On Tue, Jun 02, 2020 at 08:52:46PM +1000, Nick Coghlan wrote:

> > Truncate at what?
> >
> > - some maximum length;
> > - some specific element;
> > - at the shortest input.
> >
> 
> Given that the only input parameters are the iterables themselves, it's a
> stretch to even consider the first two as possibilities.

And then:

> "strict=False" doesn't tell you whether the tolerant behaviour is
> truncation or padding. "truncate=True" does.

You can't have it both ways Nick -- if the lack of additional parameters 
is enough for the user to predict that the only reasonable behaviour is 
to truncate, then the lack of additional parameters is also enough for 
them to predict that the only reasonable non-strict (tolerant) behaviour 
is to truncate at the shortest input.


[...]
> > But for the case of non-default behaviour, strict=True is a clear
> > winner. It can pretty much only mean one thing: raise an exception.
> >
> 
> But raise an exception when? In the context of this discussion, we know we
> mean "strict length checking, raising an exception for inconsistent
> lengths".
> 
> But "strict" on its own doesn't convey that - we could be requesting strict
> runtime type checking, for example, where each iterable is expected to keep
> producing items of the same type as was produced for the first tuple. Or we
> could be requesting a check that the values in the tuple aren't "None".

If you are going to propose that users might imagine a hypothetical 
check that raises if any item is None, well, isn't that *precisely* the 
sentinel check I gave above that you blithly dismissed as "a stretch"?

If it's a stretch for me, it's a stretch for you too.

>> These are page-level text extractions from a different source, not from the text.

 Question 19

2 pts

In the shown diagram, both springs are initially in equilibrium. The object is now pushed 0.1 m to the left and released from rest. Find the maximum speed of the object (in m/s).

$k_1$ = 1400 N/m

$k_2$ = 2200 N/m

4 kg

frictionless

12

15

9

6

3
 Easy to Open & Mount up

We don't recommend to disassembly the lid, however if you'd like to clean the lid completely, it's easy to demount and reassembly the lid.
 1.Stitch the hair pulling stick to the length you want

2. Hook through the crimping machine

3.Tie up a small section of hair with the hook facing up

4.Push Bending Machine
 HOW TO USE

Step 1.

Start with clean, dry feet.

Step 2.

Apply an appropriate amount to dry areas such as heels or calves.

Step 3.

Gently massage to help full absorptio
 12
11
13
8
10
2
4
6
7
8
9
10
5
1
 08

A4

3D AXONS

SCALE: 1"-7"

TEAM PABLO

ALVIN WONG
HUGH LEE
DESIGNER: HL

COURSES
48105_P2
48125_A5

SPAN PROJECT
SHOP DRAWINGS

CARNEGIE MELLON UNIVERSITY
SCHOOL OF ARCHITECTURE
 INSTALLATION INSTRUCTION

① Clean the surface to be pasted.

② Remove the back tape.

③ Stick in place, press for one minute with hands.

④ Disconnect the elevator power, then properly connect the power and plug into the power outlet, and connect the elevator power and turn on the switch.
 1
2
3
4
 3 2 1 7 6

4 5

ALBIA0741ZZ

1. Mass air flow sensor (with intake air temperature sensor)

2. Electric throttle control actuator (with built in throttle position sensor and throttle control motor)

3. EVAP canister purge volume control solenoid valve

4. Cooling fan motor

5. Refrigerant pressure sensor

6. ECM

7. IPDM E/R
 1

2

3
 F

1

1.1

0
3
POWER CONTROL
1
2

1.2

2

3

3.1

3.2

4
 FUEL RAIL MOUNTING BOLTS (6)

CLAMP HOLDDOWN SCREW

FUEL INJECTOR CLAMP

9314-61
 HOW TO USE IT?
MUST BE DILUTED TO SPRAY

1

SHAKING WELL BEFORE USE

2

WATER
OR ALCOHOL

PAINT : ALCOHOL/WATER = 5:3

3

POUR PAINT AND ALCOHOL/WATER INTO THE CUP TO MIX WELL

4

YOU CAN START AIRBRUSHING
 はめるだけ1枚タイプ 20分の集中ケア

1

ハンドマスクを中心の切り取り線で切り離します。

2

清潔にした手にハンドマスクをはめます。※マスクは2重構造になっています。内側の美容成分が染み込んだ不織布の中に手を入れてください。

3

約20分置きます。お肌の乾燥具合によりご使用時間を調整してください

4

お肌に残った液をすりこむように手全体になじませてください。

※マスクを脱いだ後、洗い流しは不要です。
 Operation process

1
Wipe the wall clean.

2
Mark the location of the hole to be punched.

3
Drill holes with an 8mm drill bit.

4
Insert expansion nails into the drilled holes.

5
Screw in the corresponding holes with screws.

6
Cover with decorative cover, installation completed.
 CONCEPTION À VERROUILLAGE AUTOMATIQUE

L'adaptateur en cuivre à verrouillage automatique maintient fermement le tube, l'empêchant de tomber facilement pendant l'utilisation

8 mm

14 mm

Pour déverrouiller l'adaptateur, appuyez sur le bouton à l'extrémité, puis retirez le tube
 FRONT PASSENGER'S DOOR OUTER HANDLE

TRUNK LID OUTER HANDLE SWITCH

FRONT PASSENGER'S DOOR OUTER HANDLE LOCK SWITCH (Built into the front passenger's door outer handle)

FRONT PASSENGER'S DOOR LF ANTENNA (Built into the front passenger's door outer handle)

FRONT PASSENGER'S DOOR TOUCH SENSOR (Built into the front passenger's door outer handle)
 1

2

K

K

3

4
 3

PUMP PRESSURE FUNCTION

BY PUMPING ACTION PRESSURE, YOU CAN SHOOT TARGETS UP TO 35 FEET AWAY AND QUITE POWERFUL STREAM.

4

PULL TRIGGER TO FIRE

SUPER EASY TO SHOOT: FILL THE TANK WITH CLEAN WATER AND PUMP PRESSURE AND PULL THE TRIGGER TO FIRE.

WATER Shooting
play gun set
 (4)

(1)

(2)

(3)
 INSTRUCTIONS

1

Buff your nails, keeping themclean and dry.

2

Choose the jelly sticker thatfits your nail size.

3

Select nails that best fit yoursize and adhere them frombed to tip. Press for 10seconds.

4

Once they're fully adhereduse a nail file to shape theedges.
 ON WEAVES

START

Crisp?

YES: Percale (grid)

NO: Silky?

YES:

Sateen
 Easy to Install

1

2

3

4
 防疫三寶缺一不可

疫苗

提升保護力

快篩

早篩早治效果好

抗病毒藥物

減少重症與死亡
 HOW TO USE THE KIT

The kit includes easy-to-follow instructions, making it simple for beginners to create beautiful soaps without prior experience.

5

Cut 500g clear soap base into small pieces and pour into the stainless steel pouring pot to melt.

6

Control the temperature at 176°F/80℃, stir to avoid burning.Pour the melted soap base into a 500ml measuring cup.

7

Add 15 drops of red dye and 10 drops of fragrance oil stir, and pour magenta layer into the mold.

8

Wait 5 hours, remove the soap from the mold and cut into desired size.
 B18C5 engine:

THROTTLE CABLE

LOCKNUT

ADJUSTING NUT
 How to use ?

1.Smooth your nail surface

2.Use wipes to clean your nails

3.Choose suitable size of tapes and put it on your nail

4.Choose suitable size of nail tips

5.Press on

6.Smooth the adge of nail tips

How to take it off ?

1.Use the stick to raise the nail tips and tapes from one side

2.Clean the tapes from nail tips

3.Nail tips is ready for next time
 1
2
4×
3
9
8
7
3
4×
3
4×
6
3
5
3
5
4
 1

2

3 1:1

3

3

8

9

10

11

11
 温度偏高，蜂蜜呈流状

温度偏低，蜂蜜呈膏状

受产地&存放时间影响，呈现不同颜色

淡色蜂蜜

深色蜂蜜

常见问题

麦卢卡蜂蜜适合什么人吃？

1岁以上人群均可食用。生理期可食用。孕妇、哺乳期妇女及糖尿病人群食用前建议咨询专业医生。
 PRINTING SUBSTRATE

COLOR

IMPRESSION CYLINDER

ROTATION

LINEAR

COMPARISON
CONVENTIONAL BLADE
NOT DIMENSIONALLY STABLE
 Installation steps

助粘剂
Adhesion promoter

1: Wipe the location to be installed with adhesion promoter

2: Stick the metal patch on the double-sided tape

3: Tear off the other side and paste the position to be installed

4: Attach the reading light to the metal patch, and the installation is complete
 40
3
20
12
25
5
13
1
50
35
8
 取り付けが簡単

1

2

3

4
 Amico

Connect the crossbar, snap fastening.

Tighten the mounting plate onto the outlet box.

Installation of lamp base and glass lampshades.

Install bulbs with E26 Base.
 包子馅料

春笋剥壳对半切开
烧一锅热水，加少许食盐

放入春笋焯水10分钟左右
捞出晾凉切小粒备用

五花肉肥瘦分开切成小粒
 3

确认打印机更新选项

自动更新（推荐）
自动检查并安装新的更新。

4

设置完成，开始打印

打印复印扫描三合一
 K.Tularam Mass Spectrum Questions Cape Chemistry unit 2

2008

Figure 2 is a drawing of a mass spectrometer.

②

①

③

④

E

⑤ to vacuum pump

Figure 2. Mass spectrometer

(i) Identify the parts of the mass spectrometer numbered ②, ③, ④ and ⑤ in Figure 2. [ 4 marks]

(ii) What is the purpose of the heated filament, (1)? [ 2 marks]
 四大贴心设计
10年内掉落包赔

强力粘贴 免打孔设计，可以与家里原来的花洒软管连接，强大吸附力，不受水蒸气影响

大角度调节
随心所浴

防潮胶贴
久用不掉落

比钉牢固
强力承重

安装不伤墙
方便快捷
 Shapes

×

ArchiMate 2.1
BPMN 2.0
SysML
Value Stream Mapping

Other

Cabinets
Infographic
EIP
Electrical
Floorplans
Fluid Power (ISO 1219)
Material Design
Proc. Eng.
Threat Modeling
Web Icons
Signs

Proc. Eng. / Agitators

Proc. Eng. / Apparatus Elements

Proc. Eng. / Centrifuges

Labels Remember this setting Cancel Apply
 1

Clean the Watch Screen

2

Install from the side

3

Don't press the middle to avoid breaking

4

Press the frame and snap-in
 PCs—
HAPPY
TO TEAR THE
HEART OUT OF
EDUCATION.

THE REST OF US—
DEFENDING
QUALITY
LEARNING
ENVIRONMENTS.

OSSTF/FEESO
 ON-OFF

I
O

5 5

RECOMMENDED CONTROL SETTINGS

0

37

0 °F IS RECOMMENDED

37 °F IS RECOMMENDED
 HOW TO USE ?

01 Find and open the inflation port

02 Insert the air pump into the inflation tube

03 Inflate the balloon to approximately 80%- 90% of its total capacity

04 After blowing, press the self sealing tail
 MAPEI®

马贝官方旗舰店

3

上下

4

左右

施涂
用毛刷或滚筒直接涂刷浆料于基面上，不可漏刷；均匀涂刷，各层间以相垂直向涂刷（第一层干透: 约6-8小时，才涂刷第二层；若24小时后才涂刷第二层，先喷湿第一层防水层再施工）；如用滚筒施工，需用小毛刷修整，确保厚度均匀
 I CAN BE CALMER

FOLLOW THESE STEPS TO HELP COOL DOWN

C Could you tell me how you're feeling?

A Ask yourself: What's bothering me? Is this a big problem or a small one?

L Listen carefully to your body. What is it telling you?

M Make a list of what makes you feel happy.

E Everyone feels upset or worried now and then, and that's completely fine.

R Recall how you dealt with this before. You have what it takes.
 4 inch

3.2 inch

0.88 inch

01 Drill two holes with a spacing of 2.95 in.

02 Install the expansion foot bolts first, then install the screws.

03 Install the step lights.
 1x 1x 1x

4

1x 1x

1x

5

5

Ultimately, bikeshedding on the name truncate versus strict versus equal 
versus shortest versus ... is quibbling. Everyone who reads the 
tooltips, assuming they even see them, is going to take something 
different from it. Some will think "truncate what, the tuples?" and some 
will think "strict about what?".

Ultimately the tooltips are no substitute for reading the docs. If you 
don't know what zip does, you cannot interpret what it means for zip to 
truncate or be strict. No one single word is going to communicate 
everything we need to communicate. Function and parameter names are 
mnemonics, not documentation.

So on that note, and in regard only to the choice between "strict" 
versus "truncate" etc, I'm going to bow out: call it what you will. I've 
got a bigger problem with the use of a boolean flag than the name.